La quasi pizza 1983-84
di Gianluca Casiraghi - Storia di una stagione di Esordienti, segnata da un premio davvero motivante, e di un'altra Italia...
Questa è la storia di una squadra di calcio che per un punto perse una pizza. Stiamo parlando degli Esordienti della Nuova Frontiera di Bellinzago Lombardo, provincia di Milano. Stagione 1983-84, quella dell’arrivo di Zico in una Serie A pazzesca o che almeno noi ricordiamo come tale. Tornando a Bellinzago, nell’annata precedente i biancazzurri (di maglia, perché i colori sociali della Nuova Frontiera erano il bianco e il rosso) avevano finito il loro primo campionato ufficiale nella categoria Esordienti in ultima posizione con 6 punti, con 2 vittorie e 2 pareggi, con sole 6 reti segnate.

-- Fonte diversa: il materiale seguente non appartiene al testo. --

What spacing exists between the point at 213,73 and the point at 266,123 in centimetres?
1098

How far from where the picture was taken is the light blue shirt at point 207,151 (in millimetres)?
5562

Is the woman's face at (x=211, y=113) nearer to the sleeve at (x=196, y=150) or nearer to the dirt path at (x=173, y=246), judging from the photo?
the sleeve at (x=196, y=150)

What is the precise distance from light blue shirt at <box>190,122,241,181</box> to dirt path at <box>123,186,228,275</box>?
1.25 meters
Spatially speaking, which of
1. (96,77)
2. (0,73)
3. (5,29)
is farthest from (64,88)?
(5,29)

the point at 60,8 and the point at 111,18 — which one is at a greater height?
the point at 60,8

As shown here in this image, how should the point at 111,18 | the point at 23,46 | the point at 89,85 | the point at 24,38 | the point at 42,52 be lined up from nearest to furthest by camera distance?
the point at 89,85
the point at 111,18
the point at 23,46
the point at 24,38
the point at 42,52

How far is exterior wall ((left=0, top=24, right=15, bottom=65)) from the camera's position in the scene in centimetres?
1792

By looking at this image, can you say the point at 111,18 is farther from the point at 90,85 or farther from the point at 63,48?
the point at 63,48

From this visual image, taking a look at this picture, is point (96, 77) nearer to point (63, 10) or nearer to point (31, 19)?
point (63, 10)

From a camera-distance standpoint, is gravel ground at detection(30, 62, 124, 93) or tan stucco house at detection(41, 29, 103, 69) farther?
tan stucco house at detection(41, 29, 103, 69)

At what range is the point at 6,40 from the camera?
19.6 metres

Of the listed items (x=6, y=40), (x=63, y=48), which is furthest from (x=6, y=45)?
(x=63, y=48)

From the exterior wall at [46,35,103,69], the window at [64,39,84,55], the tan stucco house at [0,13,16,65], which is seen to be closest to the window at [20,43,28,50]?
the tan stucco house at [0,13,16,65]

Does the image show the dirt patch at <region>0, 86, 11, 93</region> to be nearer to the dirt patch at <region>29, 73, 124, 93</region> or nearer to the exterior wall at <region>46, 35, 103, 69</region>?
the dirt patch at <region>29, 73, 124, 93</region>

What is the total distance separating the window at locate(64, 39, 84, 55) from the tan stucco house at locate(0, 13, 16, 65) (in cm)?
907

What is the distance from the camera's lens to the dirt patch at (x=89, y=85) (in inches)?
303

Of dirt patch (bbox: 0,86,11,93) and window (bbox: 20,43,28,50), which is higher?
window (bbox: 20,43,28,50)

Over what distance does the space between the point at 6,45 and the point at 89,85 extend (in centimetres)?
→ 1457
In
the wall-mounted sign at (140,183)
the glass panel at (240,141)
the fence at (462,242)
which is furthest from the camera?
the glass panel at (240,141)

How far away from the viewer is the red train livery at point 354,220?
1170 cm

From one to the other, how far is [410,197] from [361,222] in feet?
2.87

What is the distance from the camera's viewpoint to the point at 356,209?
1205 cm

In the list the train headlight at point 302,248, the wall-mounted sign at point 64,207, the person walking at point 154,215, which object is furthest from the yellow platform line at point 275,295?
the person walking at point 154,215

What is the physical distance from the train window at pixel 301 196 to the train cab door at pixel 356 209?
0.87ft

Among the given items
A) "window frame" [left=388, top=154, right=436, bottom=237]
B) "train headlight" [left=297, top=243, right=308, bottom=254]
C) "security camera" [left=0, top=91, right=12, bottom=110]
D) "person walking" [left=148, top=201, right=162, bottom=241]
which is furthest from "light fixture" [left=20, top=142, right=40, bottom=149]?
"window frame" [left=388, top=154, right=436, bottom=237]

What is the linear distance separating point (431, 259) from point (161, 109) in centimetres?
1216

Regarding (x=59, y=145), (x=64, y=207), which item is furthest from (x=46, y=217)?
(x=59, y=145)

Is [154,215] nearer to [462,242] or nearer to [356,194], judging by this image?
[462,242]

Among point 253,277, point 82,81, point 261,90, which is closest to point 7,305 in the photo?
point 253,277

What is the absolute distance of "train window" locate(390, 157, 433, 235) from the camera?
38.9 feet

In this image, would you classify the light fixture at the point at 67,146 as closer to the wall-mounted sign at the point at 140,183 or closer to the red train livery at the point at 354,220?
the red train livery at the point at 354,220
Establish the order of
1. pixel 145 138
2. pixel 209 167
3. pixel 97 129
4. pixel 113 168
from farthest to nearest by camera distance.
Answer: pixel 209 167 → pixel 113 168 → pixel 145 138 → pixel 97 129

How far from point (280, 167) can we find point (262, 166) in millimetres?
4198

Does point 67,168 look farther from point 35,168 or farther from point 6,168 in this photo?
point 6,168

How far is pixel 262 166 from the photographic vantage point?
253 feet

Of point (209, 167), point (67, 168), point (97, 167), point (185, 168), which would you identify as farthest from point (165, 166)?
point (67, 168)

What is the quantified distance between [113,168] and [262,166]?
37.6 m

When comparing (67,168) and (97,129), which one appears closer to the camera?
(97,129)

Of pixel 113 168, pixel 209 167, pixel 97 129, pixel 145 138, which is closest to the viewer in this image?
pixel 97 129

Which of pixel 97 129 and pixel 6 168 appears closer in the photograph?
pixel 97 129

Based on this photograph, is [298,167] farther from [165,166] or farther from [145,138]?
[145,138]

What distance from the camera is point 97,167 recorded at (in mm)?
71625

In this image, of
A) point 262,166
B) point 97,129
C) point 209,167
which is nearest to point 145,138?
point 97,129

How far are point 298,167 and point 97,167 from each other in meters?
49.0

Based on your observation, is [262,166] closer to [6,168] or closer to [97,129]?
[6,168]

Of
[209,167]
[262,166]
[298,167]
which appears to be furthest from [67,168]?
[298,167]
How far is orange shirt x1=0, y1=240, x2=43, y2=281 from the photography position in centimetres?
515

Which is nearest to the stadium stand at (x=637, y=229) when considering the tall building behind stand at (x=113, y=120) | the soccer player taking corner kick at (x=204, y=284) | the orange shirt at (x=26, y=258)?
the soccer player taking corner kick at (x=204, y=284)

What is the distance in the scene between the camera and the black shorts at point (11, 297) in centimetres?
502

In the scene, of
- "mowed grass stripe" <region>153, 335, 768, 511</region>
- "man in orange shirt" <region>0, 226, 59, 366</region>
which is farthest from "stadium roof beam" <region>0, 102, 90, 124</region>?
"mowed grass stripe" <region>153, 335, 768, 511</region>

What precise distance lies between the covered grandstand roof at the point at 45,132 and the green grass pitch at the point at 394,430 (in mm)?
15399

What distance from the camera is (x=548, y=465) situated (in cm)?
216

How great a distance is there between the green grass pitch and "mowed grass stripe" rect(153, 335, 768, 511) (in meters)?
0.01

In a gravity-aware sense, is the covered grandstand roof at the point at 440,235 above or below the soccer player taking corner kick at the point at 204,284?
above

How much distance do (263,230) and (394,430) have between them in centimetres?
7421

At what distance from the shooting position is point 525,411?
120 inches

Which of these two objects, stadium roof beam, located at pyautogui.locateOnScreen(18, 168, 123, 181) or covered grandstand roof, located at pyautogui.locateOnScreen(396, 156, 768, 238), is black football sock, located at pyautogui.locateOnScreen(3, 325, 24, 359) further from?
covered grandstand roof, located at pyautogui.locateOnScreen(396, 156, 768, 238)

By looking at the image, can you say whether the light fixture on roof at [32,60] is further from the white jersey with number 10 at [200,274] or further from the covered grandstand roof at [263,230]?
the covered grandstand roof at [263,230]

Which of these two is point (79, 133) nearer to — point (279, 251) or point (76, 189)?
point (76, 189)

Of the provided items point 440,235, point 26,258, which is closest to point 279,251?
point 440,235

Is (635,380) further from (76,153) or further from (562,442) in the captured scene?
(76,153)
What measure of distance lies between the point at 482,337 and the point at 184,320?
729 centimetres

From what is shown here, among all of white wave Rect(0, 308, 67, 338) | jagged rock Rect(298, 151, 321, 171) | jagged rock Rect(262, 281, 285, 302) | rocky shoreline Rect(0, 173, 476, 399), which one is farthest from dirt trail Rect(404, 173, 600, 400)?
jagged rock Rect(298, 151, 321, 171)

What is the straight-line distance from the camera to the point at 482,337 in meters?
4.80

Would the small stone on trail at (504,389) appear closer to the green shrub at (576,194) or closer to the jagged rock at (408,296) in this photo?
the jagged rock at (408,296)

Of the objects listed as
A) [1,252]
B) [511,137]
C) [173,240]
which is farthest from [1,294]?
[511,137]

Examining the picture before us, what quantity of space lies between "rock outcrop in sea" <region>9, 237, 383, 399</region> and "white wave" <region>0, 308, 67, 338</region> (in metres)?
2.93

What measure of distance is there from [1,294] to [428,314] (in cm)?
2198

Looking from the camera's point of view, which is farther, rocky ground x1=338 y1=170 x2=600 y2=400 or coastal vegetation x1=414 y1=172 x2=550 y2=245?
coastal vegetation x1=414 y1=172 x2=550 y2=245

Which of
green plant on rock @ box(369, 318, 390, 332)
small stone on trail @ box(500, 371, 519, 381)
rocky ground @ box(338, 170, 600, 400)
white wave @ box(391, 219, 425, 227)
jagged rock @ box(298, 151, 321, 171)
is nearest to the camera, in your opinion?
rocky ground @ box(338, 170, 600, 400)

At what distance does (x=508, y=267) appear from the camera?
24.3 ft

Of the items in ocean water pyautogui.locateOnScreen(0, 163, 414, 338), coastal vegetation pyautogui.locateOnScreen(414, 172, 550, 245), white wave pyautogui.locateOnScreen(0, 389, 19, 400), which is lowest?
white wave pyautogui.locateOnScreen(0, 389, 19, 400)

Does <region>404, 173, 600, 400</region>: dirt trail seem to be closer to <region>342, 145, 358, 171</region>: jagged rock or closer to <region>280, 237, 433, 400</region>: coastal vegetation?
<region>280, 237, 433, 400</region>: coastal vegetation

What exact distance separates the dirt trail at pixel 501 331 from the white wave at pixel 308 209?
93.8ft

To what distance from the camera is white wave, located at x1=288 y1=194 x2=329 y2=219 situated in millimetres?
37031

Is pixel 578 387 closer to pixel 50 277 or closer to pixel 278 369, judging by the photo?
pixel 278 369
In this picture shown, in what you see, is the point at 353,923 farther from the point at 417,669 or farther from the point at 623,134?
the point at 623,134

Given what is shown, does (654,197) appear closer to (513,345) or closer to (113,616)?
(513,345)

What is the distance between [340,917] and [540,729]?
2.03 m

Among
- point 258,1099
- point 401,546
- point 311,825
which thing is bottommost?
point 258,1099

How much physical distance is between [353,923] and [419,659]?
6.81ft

Nella nuova stagione le cose erano iniziate in un modo diverso con l’1-0 all’esordio casalingo contro il Monsignor Orsenigo di Melzo, un pareggio 1-1 sul campo del Colnago, una sconfitta 1-3 contro la fortissima Melpum e un incredibile ed emozionante 5-0 contro l’Aureliana di Sant’Agata Martesana con una tripletta di Carlo Rotta, una rete mia e un rigore realizzato da Antonio Frattura. In quattro partite la Nuova Frontiera aveva già segnato un gol in più che in tutta la stagione precedente, avevamo davvero cambiato passo.
A questo punto ai genitori dei ragazzi venne un’idea: se la squadra avesse raggiunto i 20 punti la società Nuova Frontiera, guidata dal presidente Luigi Nolli, avrebbe offerto la pizza. Il presidente accettò subito, forse non credendo possibile questo scenario. Dopo 5 giornate i punti erano già 5 (la vittoria ne valeva giustamente 2 e non falsava le classifiche come oggi, sminuendo il valore di pareggi combattuti) e il traguardo del ventello non sembrava impossibile.
Poi la sfortuna si accanì contro i biancazzurri che persero in due partite prima lo stopper Massimo Di Gennaro, che si ruppe il polso, e poi il capocannoniere Rotta per una malattia giovanile riguardante la crescita delle ossa. Comunque la compagine, per dirla in anniottantese, allenata da Fiorenzo Parigi si rimboccò le maniche e pur con una certa fatica si avvicinò al traguardo dei 20 punti. Insomma, alla pizza, diventata il centro di ogni nostro discorso e ogni nostra battuta da spogliatoio. Mi ricordo che la margherita in quel periodo costava 3.000 lire…
A due giornate dal termine del campionato la Nuova Frontiera aveva 17 punti e le bastavano una vittoria e un pareggio per costringere Nolli a pagare il premio. La penultima giornata vedeva la Nuova Frontiera sul campo della Mario Zanconti di Treviglio e purtroppo la sconfitta fece svanire ogni sogno di gloria. Forse perché la rabbia era tanta, forse perché semplicemente eravmo più forti, all’ultimo turno sotterrammo il Pessano con Bornago con il punteggio di 4-0, così da raggiungere la quota di 19 punti, solo uno in meno della quota pizza.
I ragazzi speravano in un colpo di magnanimità del presidente Nolli, non perché i genitori non potessero pagarci la pizza ma perché questo traguardo era diventato per noi più importante della Coppa del Mondo. Non era un grande traguardo, visto dall’esterno, ma eravamo tredicenni con un sogno. La pizza non arrivò, con reazioni diverse da parte nostra: delusione perché non era stato premiato l’impegno, ma anche accettazione di una amara lezione di vita. Andare vicini all’obbiettivo, fare ‘quasi’ bene, significa comunque non avercela fatta. La cosa positiva fu che una percentuale altissima di quei ragazzi avrebbe fatto un’ottima figura in Prima, Seconda e Terza Categoria. Altre storie, che racconteremo perché ognuno ha la sua Bellinzago.
Gianluca Casiraghi


Un romanziere di successo come John Grisham non avrebbe saputo scriverla meglio (leggete il suo 'Playing for Pizza' per credere). Bravo Gianluca!